■ Exercise objective
List every numerical value given in MPa or GPa in the excerpt on piassava fiber composites below.

The weak piassava fiber interface with the epoxy matrix acts, up to 40% of volume fraction, as a preferential site for crack nucleation at flexural stress levels below that necessary for the rupture of the pure epoxy . By contrast, the tensile tested epoxy composites with 40% of piassava fibers in Fig. 5 display a marked increase in strength and stiffness. This recovery in strength was enough to surpass the corresponding value of the pure epoxy matrix. In other words, the incorporation of 40% of continuous and aligned piassava fibers provides an effective tensile reinforcement for the epoxy matrix. The reason for this reinforcement is apparently a consequence of the relatively higher tensile behavior of the piassava fiber. In fact, piassava fibers can reach tensile strengths of the order of 160 MPa and elastic modulus of 4.6 GPa  in comparison to the epoxy resin with 40/90 MPa and 2.4 GPa, respectively .
As shown in Fig. 5, for composites with 40% of volume fraction, the total fiber resisting cross-section area provides a tensile stress above that of the epoxy matrix. Even with cracks propagating through the weak fiber/matrix interface, the large amount (40%) of piassava fibers will not break in tension until a relatively higher strength, around 66 MPa in Table 1, is attained. Evidences that support this reinforcement mechanism are provided by the SEM fracture analysis.
Figure 6 shows typical SEM fractographs, with different magnifications, of a tensile rupture specimen corresponding to an epoxy composite reinforced with 40% of piassava fiber. With lower magnification, Figure 6(a), one should notice the fracture surface of several piassava fibers that are still embedded in the epoxy matrix. These fibers are sticking out of the flat and brittle epoxy fractured surface.

■ Recorded data
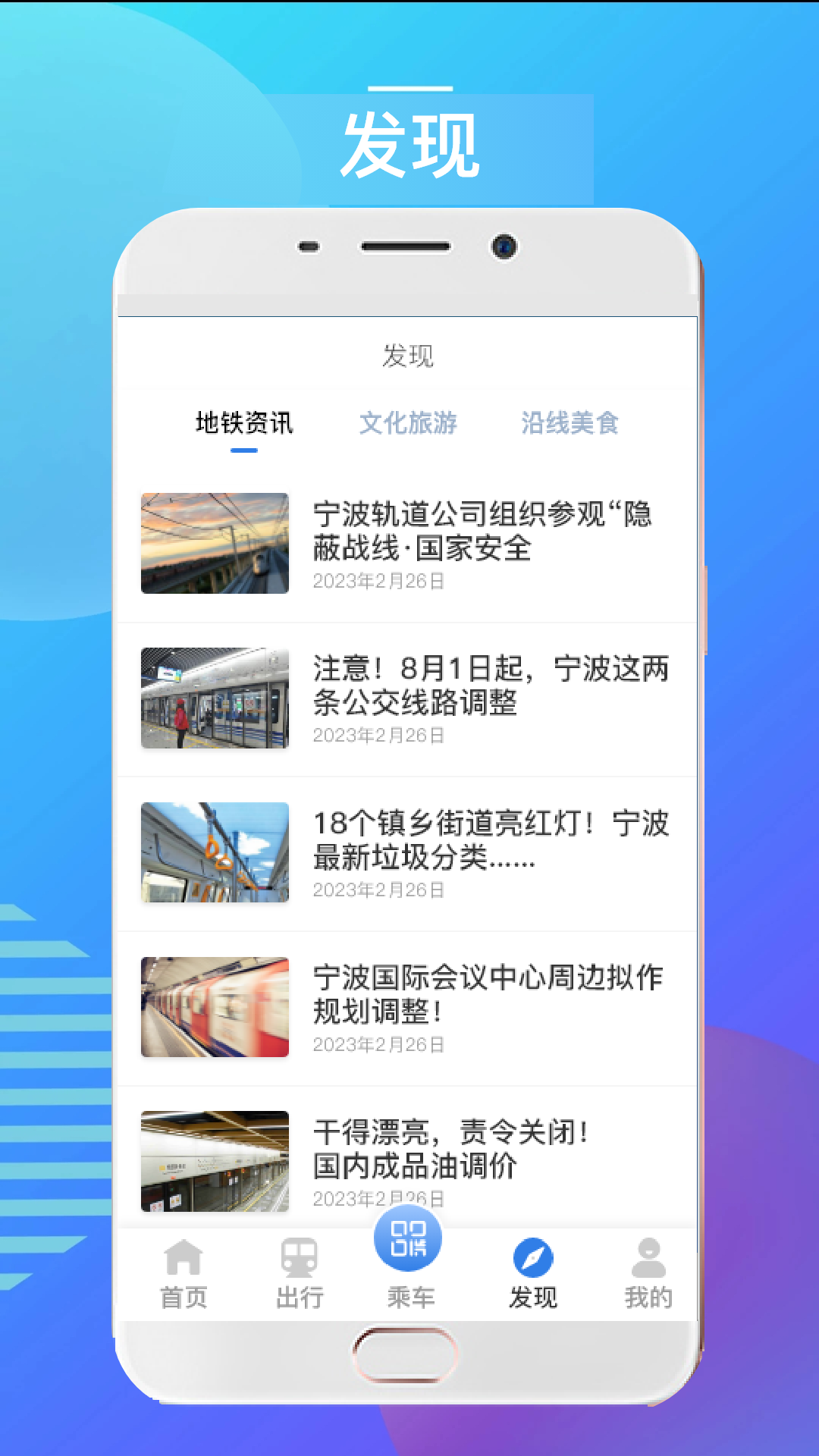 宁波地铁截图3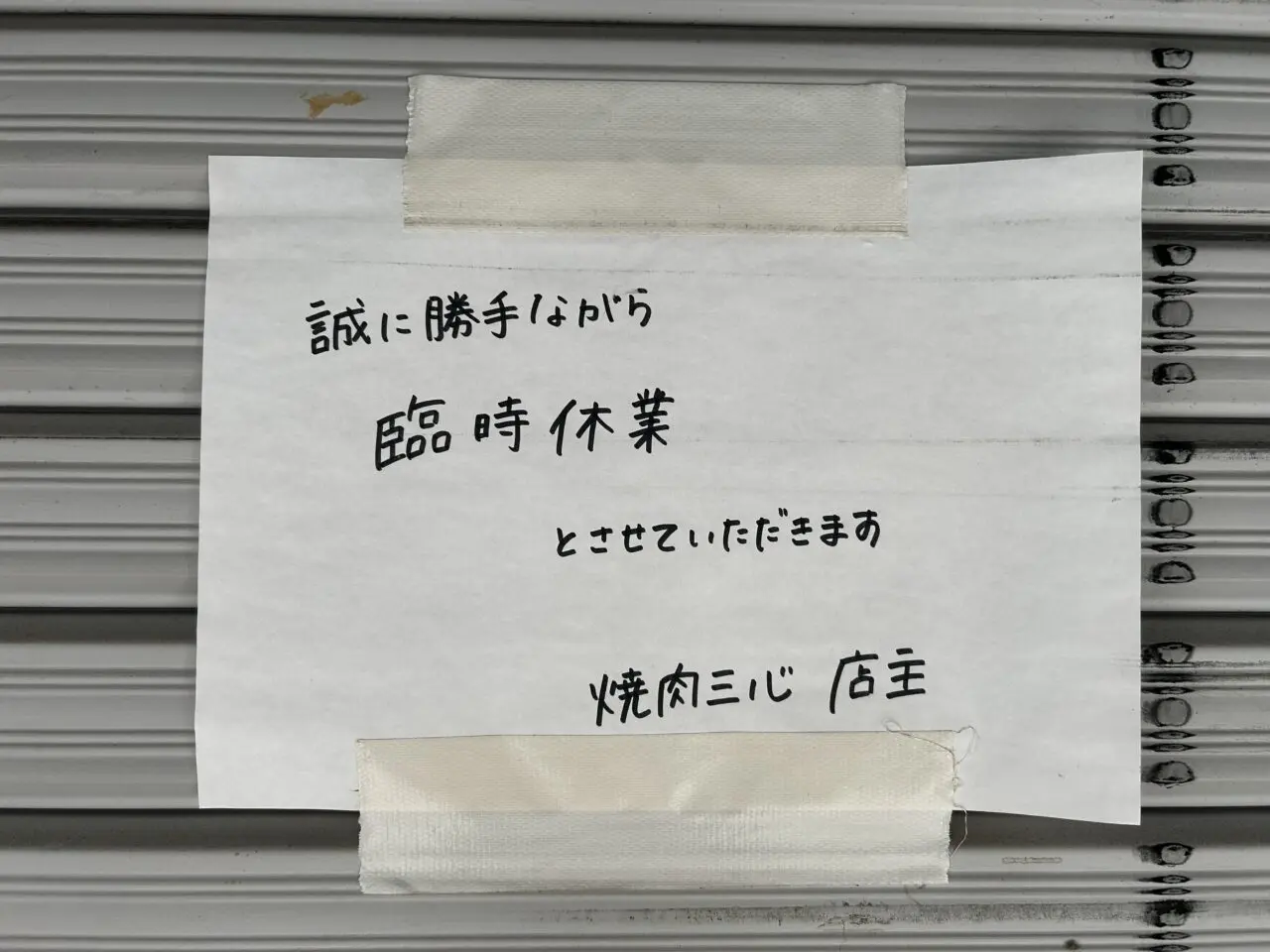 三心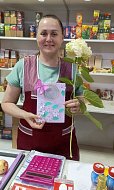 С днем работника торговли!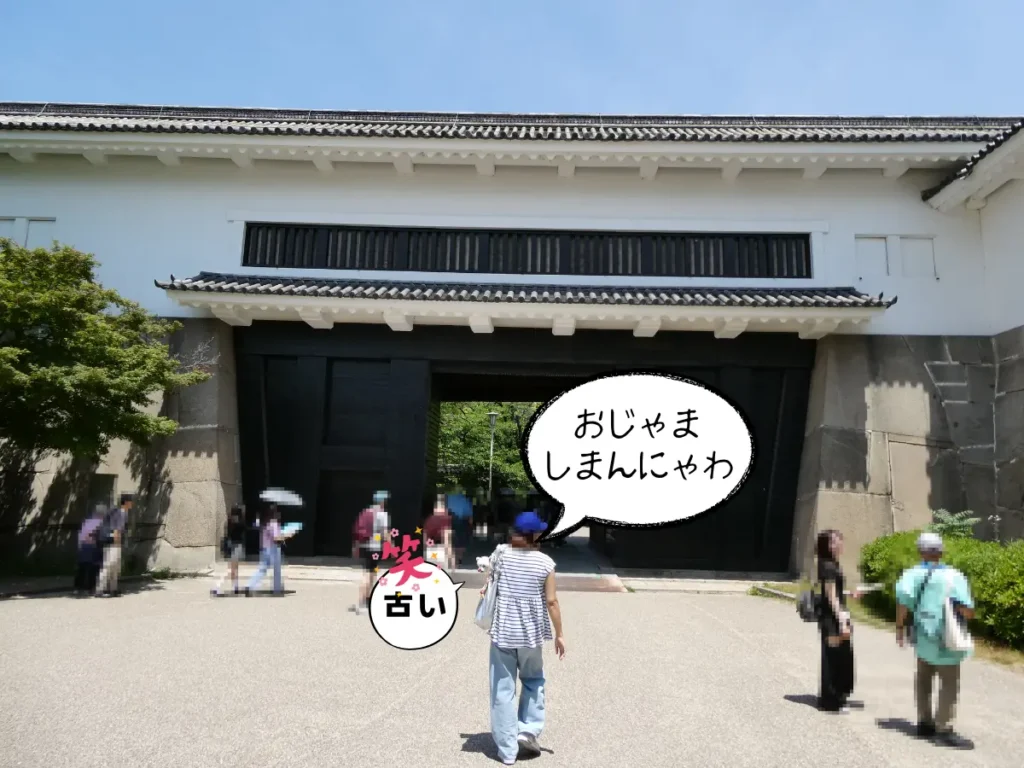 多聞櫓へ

==

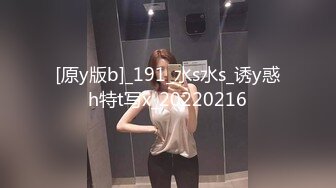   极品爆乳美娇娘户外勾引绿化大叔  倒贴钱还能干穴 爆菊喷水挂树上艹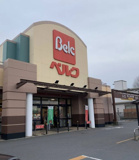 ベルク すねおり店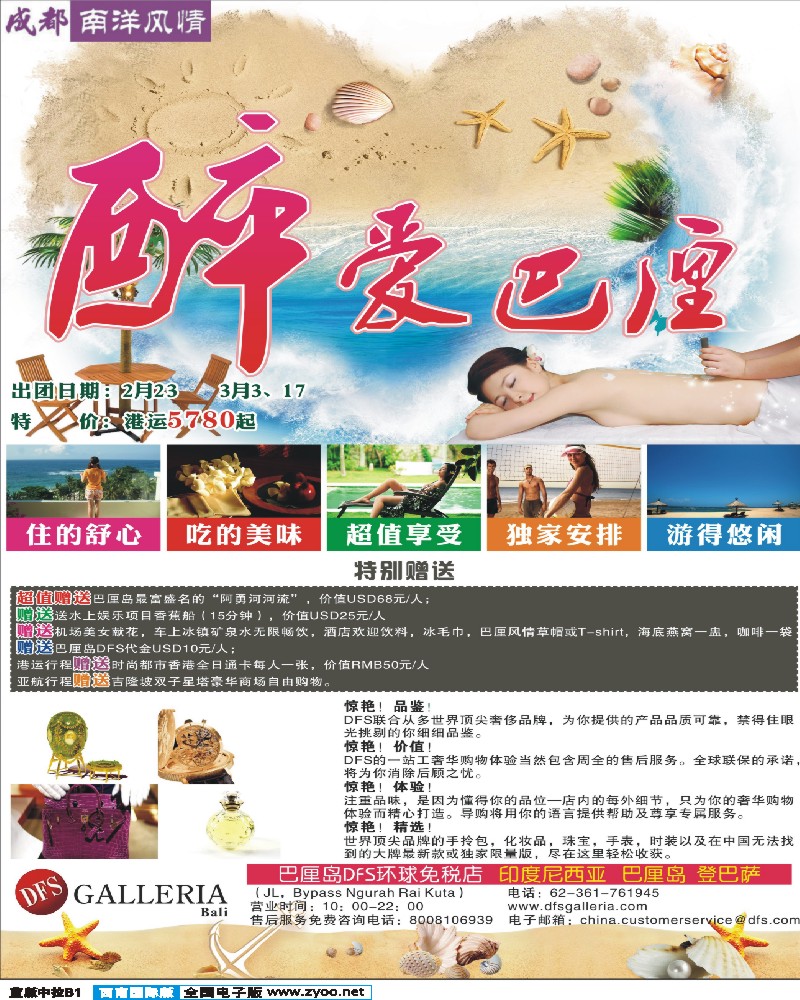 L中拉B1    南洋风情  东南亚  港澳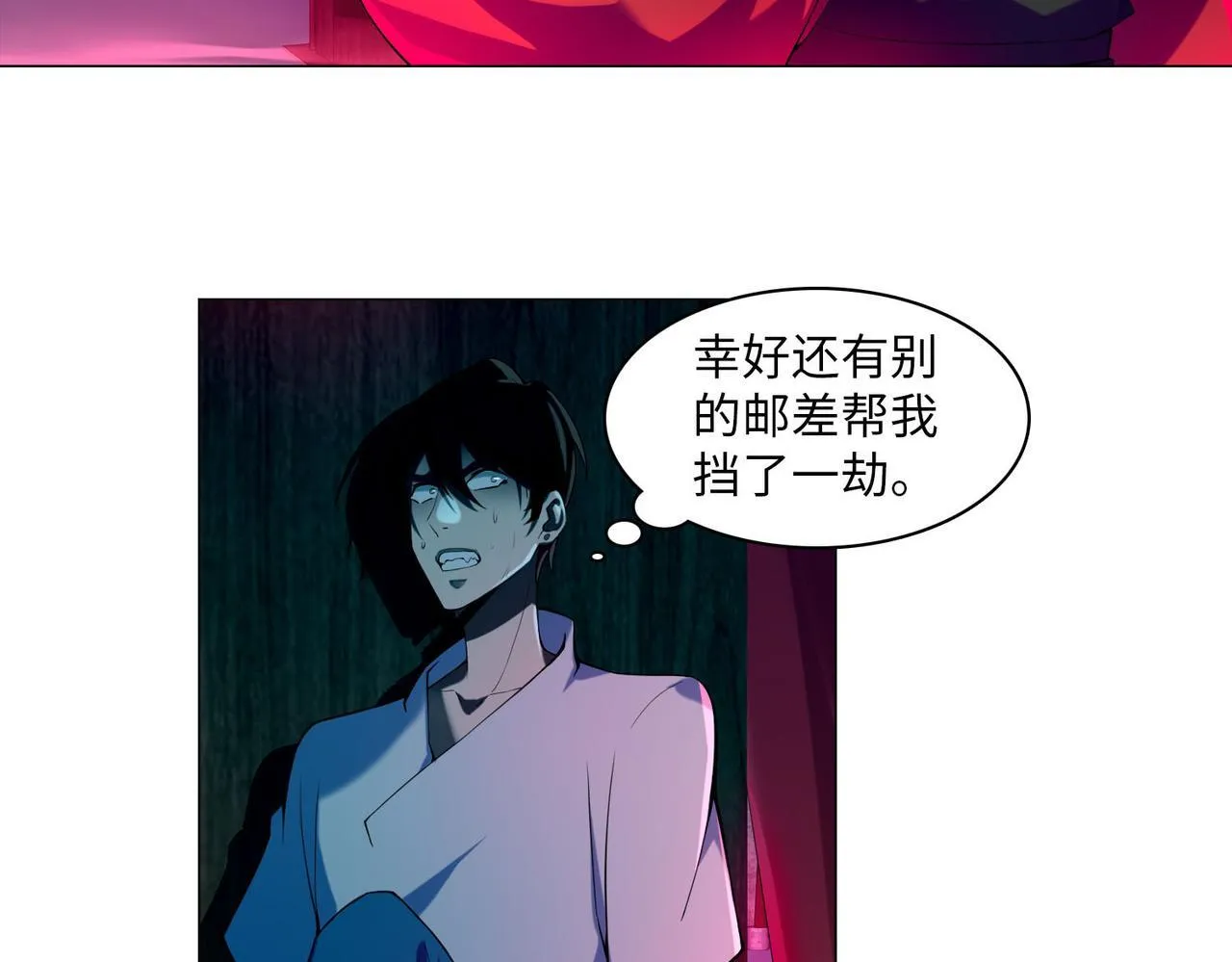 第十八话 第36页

■ Task answer
160 MPa
4.6 GPa
40/90 MPa
2.4 GPa
66 MPa